Repeat exactly the lines from the one containing "Compared to the" through the last line of the records below, both included, and nothing else.

*Data shown:*
----------------------------------------
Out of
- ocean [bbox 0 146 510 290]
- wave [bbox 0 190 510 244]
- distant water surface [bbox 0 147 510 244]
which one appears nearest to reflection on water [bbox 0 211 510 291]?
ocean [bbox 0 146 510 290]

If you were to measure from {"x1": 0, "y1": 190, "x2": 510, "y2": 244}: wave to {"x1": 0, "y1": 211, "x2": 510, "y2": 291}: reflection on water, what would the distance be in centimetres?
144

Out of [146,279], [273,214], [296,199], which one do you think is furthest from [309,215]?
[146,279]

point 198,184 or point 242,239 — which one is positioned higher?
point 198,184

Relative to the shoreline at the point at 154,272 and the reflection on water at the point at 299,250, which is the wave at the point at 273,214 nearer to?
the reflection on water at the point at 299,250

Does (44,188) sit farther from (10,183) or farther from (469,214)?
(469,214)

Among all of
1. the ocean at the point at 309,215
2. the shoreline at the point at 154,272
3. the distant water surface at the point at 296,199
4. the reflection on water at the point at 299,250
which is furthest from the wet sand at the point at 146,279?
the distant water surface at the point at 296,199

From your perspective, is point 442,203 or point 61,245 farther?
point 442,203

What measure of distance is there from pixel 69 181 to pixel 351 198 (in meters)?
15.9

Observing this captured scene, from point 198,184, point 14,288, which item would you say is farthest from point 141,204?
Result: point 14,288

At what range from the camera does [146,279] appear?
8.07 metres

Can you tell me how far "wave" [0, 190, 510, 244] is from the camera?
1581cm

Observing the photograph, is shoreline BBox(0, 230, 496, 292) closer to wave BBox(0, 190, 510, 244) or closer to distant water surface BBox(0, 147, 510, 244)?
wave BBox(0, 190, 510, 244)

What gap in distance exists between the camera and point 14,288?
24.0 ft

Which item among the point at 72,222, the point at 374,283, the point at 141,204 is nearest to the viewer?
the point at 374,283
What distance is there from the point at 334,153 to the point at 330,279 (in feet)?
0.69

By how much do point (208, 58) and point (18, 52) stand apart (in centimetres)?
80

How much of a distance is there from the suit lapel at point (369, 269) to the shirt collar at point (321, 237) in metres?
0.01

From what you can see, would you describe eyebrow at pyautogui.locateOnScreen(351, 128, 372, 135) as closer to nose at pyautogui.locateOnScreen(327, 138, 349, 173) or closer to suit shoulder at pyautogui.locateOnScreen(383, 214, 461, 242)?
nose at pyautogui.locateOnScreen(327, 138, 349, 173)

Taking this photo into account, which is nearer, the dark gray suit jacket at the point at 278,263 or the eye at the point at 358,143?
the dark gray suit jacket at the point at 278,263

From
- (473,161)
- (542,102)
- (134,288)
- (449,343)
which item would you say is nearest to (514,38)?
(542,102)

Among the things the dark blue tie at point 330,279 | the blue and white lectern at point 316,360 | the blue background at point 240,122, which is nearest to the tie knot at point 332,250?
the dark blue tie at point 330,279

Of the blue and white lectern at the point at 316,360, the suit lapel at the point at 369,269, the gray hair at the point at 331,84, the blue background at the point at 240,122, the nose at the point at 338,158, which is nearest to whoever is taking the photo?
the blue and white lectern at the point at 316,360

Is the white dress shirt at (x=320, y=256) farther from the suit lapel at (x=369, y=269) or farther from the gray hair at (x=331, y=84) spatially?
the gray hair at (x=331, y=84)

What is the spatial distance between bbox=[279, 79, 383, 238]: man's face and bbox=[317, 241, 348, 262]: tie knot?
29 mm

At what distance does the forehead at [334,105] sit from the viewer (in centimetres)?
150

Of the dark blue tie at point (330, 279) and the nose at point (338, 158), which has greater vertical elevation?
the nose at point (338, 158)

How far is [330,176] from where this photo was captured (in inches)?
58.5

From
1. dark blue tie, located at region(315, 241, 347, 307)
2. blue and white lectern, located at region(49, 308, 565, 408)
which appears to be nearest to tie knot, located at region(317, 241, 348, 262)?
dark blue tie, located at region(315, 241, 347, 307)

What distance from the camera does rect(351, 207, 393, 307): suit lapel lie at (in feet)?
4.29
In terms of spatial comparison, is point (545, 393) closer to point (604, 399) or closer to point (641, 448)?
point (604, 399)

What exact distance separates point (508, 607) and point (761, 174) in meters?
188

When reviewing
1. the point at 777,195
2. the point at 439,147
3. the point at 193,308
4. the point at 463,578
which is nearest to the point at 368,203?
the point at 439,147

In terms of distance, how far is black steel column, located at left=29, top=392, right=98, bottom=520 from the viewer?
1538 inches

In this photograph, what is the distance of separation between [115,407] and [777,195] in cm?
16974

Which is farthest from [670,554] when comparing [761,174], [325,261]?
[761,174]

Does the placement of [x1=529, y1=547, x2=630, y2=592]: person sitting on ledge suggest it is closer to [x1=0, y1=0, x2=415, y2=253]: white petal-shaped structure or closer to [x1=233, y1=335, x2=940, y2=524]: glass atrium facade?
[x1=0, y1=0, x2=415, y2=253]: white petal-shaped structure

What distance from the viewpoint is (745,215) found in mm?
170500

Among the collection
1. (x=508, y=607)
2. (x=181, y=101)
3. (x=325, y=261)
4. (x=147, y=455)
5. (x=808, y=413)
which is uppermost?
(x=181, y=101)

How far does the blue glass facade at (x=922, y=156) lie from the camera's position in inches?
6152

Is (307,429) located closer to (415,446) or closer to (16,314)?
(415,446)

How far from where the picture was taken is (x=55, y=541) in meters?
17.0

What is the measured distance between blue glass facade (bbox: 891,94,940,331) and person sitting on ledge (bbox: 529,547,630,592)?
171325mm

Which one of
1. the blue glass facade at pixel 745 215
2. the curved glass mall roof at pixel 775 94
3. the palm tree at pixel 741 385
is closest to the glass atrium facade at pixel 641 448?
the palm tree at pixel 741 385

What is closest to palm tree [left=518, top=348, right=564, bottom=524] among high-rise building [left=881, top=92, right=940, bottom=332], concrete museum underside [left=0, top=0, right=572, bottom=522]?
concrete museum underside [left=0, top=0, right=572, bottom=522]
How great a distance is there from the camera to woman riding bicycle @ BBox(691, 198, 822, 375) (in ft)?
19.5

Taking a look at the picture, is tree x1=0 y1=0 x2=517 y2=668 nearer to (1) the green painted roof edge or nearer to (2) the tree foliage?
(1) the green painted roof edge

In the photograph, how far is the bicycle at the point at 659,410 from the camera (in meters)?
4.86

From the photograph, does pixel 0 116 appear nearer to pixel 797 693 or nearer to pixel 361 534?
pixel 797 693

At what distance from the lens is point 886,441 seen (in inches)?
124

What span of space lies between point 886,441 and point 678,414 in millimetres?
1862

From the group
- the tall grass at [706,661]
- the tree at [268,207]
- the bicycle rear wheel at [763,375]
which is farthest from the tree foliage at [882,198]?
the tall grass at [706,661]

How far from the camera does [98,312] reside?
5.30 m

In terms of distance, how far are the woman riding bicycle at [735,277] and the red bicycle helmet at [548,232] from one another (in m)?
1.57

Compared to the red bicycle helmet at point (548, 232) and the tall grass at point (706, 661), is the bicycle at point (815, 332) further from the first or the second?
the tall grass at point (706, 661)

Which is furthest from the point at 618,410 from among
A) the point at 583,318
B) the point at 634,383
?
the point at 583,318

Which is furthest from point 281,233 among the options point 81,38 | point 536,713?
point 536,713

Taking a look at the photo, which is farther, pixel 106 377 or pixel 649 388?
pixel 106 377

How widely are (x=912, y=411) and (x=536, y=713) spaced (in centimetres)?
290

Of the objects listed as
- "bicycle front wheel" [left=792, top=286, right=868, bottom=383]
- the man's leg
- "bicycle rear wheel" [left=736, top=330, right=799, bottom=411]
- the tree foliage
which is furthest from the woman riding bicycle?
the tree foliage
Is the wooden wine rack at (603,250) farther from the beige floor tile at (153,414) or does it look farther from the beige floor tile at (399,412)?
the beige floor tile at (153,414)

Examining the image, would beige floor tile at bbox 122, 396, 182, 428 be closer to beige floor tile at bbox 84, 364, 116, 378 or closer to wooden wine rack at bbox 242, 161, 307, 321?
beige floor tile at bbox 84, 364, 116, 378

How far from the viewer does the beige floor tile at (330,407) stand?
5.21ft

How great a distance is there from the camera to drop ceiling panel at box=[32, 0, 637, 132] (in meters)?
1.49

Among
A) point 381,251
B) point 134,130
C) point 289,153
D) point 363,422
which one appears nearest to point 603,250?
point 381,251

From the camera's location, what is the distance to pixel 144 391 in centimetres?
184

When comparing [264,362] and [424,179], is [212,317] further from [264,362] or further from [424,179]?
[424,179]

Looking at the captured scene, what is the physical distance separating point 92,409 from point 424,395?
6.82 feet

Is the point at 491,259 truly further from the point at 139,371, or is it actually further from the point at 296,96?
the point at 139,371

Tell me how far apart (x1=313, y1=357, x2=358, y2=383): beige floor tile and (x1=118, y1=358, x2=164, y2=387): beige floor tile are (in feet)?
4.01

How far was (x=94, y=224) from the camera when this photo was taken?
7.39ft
----------------------------------------
*Task answer:*
Compared to the red bicycle helmet at point (548, 232) and the tall grass at point (706, 661), is the bicycle at point (815, 332) further from the first or the second?
the tall grass at point (706, 661)

Which is furthest from the point at 618,410 from among
A) the point at 583,318
B) the point at 634,383
?
the point at 583,318

Which is furthest from point 281,233 among the options point 81,38 | point 536,713?
point 536,713

Taking a look at the photo, which is farther, pixel 106 377 or pixel 649 388?
pixel 106 377

How widely are (x=912, y=411) and (x=536, y=713) spaced (in centimetres)?
290

Of the objects listed as
- "bicycle front wheel" [left=792, top=286, right=868, bottom=383]
- the man's leg
- "bicycle rear wheel" [left=736, top=330, right=799, bottom=411]
- the tree foliage
which is furthest from the woman riding bicycle?
the tree foliage
Is the wooden wine rack at (603,250) farther from the beige floor tile at (153,414) or does it look farther from the beige floor tile at (399,412)?
the beige floor tile at (153,414)

Examining the image, would beige floor tile at bbox 122, 396, 182, 428 be closer to beige floor tile at bbox 84, 364, 116, 378 or closer to wooden wine rack at bbox 242, 161, 307, 321?
beige floor tile at bbox 84, 364, 116, 378

How far from the viewer does the beige floor tile at (330,407) stand?
5.21ft

How great a distance is there from the camera to drop ceiling panel at box=[32, 0, 637, 132] (in meters)?
1.49

Among
A) point 381,251
B) point 134,130
C) point 289,153
D) point 363,422
which one appears nearest to point 603,250?
point 381,251

From the camera's location, what is the distance to pixel 144 391 in centimetres?
184

When comparing [264,362] and [424,179], is [212,317] further from [264,362] or further from [424,179]?
[424,179]

Looking at the captured scene, what is the physical distance separating point 92,409 from point 424,395?
6.82 feet

Is the point at 491,259 truly further from the point at 139,371, or is it actually further from the point at 296,96?
the point at 139,371

Tell me how far apart (x1=313, y1=357, x2=358, y2=383): beige floor tile and (x1=118, y1=358, x2=164, y2=387): beige floor tile are (in feet)?
4.01

How far was (x=94, y=224) from the camera when this photo was taken?
7.39ft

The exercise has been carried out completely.